[Records on spatial positioning]
■ ■ ■

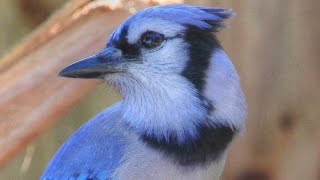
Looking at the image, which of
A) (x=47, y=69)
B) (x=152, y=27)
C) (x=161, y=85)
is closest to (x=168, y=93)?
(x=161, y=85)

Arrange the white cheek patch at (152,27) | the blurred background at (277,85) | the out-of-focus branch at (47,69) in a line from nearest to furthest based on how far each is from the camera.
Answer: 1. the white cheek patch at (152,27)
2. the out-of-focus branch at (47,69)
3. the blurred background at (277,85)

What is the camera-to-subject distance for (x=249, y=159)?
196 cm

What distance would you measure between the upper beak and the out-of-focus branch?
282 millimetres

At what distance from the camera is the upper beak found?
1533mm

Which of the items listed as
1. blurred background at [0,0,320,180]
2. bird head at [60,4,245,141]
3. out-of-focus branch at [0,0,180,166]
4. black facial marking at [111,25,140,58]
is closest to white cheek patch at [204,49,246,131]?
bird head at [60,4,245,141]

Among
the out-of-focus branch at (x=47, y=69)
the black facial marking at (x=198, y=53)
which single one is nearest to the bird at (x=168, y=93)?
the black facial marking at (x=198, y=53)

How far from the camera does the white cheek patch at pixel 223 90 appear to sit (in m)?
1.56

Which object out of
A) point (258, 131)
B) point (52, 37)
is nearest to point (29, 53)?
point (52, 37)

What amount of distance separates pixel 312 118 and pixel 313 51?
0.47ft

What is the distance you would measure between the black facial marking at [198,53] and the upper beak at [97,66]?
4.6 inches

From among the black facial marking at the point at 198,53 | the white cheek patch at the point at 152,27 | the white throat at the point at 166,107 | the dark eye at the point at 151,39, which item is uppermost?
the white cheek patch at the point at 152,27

■ ■ ■

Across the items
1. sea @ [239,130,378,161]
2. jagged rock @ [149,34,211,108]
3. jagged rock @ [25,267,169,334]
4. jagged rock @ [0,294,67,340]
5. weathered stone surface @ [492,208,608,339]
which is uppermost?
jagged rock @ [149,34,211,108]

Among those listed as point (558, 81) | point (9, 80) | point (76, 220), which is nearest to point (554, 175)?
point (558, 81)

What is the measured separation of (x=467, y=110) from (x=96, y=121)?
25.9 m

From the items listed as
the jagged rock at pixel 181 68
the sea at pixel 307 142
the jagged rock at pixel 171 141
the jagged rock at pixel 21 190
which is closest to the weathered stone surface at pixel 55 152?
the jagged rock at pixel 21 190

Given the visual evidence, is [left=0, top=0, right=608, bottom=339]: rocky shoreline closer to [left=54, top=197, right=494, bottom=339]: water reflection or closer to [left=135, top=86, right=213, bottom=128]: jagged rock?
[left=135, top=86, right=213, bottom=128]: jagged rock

■ ■ ■

> Short task
Copy out the records above word for word, starting with the line that contains "Looking at the image, which of" and ending with the line that contains "282 millimetres", both lines included.

> Solution to the problem
Looking at the image, which of
A) (x=47, y=69)
B) (x=152, y=27)
C) (x=161, y=85)
is closest to (x=168, y=93)?
(x=161, y=85)

Arrange the white cheek patch at (152,27) | the blurred background at (277,85) | the out-of-focus branch at (47,69) in a line from nearest to furthest based on how far each is from the camera.
Answer: 1. the white cheek patch at (152,27)
2. the out-of-focus branch at (47,69)
3. the blurred background at (277,85)

What is the camera-to-subject distance for (x=249, y=159)?
196 cm

What distance would you measure between the upper beak and the out-of-focus branch?
282 millimetres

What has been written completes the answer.